Francesco Petrarca era solito chiamare i propri componimenti poetici in volgare «nugae», cosette di poco conto rispetto alle grandi opere in latino – l’ Africa e il De viris soprattutto –, alle quali pensava di affidare verosimilmente la propria fama presso posteri. Ad ogni occasione egli, alla leggerezza degli scritti in volgare, oppose la «caritas maiorum operum, que in diutius interrupta, non sine expectatione multorum de minibus meis pendent» (Fam. I 1, 7).

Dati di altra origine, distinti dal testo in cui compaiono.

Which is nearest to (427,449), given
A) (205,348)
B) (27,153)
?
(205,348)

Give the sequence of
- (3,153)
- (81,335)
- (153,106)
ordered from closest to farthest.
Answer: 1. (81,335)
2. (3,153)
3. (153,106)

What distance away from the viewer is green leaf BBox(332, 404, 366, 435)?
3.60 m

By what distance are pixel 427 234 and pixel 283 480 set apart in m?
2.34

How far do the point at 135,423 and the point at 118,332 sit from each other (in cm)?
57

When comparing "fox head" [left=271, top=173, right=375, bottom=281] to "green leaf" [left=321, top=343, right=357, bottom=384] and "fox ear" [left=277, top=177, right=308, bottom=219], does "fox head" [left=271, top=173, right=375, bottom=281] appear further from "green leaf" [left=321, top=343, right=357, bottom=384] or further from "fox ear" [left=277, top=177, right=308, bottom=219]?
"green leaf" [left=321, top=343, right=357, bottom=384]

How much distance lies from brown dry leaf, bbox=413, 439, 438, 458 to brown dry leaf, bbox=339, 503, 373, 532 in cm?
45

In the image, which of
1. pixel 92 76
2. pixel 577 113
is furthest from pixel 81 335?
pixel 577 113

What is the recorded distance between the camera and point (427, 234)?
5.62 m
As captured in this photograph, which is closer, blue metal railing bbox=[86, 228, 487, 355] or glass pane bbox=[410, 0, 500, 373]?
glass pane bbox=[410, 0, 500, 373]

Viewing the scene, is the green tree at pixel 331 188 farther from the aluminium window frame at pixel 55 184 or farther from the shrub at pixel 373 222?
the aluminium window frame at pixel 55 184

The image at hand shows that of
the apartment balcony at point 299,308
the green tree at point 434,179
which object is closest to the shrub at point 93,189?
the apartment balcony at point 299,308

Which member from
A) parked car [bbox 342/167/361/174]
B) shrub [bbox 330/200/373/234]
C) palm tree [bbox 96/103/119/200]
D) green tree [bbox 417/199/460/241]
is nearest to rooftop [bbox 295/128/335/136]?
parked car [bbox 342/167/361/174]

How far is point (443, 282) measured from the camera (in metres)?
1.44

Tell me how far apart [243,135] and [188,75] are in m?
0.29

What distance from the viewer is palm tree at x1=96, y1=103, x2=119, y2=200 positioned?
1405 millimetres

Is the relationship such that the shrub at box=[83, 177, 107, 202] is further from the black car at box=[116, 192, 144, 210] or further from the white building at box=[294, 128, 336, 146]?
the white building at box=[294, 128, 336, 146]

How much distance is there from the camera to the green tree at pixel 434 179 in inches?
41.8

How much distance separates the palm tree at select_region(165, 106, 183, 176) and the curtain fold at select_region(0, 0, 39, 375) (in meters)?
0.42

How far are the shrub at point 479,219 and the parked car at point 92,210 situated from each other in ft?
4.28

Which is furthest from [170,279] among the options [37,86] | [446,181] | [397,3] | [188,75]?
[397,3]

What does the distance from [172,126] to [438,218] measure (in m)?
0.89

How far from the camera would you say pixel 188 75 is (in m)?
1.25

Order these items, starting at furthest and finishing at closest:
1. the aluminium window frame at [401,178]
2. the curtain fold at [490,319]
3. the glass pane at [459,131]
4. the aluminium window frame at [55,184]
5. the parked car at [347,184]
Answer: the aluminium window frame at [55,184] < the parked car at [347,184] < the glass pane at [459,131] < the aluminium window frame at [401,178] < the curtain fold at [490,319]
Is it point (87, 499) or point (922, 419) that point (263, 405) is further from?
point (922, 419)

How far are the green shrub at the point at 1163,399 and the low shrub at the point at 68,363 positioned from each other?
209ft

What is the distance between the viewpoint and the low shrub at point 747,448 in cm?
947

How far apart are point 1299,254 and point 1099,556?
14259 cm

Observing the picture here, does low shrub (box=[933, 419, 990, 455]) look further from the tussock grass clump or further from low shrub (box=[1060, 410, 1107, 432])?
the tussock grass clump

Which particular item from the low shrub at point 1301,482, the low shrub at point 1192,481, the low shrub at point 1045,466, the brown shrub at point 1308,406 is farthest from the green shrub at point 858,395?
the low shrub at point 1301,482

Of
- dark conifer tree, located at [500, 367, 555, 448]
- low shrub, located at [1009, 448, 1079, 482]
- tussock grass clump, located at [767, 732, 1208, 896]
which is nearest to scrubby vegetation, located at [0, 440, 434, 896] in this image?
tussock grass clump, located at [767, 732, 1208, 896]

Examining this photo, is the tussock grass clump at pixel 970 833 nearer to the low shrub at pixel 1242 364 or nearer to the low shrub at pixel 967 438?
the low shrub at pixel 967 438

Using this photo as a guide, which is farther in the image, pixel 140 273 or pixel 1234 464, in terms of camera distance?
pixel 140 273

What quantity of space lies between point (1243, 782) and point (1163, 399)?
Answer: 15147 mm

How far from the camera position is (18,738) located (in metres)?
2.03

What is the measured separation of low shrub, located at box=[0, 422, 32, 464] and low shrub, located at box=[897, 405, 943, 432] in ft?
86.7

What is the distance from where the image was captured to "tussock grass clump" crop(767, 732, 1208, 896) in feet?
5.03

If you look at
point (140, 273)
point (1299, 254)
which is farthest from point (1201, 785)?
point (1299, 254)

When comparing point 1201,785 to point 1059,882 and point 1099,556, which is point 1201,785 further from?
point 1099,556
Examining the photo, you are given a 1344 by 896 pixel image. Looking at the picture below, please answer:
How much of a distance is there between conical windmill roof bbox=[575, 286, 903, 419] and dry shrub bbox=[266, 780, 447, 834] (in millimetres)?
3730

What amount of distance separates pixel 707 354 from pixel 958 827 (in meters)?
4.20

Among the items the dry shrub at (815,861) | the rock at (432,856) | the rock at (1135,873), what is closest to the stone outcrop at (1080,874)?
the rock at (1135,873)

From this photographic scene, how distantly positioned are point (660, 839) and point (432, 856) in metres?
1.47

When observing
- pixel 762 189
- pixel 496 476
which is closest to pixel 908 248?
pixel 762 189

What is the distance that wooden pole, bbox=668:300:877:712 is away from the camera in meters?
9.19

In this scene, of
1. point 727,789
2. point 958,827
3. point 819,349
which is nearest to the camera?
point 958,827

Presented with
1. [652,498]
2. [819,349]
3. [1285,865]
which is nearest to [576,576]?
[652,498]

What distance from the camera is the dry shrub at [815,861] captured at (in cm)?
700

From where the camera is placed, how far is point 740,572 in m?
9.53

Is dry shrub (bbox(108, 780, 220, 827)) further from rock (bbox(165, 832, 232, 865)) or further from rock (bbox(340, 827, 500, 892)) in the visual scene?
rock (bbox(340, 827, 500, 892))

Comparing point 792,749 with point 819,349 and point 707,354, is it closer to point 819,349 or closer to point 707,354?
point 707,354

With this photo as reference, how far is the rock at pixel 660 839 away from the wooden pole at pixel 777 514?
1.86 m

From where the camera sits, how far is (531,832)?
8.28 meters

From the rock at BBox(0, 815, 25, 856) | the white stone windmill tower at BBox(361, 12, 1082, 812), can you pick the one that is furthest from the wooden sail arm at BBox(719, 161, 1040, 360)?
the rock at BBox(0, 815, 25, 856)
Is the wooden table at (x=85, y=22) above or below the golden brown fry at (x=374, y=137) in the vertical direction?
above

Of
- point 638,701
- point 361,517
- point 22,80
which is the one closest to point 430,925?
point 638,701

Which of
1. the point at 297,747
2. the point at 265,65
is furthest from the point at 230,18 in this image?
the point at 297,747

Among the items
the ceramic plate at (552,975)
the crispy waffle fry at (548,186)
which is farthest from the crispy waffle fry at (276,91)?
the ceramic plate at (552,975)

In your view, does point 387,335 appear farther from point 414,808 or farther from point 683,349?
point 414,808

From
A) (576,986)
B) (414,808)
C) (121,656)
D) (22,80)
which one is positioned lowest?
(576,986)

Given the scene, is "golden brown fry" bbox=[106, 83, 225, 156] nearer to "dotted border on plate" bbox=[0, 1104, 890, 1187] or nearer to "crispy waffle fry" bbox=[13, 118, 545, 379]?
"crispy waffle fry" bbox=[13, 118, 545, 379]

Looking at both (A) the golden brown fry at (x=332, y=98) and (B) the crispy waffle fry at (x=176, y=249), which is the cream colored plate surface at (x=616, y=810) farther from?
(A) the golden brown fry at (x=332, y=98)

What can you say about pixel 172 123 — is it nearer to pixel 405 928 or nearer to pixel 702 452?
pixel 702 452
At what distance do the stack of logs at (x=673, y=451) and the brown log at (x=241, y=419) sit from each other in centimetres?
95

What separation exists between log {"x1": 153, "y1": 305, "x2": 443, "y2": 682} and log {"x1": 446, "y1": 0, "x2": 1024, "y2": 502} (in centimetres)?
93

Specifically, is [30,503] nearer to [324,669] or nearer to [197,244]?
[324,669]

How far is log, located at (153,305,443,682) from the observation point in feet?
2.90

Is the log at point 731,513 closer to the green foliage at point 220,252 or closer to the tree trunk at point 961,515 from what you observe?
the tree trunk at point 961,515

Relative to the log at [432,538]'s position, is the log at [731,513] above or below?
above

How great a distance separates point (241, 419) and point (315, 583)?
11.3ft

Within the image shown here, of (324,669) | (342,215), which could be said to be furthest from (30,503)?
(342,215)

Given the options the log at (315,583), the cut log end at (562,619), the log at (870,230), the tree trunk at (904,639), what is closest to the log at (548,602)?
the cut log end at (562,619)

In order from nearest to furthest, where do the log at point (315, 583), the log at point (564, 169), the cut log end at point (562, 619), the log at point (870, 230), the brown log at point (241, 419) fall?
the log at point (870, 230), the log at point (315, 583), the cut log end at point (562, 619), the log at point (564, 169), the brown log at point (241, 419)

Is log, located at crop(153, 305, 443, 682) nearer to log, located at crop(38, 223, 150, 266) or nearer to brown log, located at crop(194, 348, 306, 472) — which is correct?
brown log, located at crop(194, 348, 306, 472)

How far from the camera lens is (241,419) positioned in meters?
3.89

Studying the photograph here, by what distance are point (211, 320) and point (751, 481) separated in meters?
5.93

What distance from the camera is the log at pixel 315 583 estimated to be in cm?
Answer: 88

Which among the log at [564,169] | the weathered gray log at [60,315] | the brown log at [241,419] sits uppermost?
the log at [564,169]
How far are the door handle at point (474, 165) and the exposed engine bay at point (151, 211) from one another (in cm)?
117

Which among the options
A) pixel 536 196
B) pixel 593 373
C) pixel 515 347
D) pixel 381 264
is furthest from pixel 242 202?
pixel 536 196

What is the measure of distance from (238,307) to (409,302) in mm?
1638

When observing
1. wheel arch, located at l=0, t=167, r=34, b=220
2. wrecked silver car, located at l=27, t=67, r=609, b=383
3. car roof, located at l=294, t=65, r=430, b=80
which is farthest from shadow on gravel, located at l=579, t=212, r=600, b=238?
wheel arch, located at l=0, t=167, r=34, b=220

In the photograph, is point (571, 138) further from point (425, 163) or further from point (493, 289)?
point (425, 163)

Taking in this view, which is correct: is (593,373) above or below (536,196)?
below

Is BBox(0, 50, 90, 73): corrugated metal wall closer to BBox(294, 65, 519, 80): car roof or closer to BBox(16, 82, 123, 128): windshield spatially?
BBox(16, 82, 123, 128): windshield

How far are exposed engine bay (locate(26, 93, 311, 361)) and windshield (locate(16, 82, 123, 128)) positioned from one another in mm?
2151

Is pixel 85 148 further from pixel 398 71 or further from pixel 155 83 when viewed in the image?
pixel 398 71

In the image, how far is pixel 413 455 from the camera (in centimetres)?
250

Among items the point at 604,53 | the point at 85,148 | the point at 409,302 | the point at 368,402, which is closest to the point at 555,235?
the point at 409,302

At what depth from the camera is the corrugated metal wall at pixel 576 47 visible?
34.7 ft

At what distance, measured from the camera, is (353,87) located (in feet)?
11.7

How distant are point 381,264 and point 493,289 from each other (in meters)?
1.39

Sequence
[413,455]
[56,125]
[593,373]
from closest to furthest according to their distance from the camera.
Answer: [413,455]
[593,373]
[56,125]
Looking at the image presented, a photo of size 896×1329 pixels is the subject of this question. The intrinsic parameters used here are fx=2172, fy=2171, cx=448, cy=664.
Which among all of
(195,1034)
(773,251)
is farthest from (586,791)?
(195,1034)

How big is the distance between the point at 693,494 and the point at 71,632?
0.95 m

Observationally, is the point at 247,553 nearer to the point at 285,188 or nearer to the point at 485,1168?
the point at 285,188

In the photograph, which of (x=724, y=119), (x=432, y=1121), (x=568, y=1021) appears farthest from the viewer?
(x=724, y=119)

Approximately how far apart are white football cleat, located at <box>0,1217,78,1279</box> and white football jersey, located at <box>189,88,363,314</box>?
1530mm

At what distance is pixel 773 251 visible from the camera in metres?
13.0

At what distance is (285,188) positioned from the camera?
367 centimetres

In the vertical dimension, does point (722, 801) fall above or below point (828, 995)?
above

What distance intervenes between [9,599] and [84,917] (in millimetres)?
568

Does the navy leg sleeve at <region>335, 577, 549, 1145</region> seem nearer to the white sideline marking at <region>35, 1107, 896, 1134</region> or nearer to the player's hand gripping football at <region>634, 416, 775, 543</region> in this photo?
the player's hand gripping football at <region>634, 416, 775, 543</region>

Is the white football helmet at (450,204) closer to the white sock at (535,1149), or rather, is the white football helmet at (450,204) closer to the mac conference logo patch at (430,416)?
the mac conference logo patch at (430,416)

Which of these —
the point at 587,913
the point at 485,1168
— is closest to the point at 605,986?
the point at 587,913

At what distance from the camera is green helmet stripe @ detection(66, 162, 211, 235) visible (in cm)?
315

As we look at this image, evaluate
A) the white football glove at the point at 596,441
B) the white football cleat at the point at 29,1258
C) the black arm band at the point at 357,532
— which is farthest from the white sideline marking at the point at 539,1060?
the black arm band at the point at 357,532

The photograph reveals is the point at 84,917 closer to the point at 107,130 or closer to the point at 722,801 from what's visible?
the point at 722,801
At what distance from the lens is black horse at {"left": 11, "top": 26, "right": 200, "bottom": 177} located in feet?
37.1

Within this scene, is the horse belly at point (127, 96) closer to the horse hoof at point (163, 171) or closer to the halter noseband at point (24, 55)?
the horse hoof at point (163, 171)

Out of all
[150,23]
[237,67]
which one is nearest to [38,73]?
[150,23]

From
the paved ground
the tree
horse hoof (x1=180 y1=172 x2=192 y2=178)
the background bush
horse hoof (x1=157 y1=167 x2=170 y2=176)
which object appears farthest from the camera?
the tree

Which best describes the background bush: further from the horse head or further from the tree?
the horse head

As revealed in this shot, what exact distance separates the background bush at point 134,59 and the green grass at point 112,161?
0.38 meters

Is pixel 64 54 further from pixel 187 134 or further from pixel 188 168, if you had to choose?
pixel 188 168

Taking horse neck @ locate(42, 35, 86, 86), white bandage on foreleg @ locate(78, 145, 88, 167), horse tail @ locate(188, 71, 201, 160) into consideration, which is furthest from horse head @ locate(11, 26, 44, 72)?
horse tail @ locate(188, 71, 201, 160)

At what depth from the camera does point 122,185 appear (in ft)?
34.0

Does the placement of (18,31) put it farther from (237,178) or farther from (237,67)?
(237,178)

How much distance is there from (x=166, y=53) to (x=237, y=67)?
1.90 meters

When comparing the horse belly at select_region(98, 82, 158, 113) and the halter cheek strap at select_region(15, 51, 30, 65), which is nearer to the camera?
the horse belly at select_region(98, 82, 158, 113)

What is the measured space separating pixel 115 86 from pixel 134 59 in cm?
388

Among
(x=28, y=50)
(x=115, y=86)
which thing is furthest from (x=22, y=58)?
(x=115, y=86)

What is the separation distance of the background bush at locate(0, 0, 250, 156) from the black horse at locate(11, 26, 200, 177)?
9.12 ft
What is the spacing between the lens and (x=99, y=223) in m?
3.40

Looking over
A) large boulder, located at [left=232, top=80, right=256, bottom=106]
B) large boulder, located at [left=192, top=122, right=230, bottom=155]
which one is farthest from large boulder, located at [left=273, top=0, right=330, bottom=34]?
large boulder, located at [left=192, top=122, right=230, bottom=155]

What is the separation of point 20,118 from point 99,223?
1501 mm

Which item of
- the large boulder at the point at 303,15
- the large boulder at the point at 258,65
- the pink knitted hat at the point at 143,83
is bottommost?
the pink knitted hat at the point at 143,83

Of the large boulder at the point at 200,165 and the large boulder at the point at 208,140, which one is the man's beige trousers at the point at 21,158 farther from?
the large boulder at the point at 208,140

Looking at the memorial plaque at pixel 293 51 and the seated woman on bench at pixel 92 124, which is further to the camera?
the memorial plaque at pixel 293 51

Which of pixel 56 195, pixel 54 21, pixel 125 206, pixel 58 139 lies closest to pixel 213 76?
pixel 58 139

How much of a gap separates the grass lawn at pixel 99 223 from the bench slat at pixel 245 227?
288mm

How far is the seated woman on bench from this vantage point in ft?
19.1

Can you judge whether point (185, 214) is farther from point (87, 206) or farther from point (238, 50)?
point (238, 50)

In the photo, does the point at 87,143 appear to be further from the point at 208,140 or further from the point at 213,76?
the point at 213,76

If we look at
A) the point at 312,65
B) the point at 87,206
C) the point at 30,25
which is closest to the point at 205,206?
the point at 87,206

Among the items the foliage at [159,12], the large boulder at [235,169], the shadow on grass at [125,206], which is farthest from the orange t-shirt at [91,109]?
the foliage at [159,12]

Tuttavia quei frammenti di versi sparsi, che andranno a costituire il Canzoniere, quei lacerti di un’anima franta che sono il riflesso di una continua lotta fra le proprie convinzioni ideologiche e l’affermarsi delle debolezze più tangibili, non verranno mai abbandonati dalle cure del poeta: le ultime modifiche al Canzoniere, infatti, Petrarca le apportò nell’ultimo anno della sua vita quando, non soddisfatto dopo aver completato la copiatura del manoscritto, decise di inserire dei numeri arabi accanto agli ultimi 31 testi, in modo da ridefinire un nuovo ordinamento per i componimenti finali.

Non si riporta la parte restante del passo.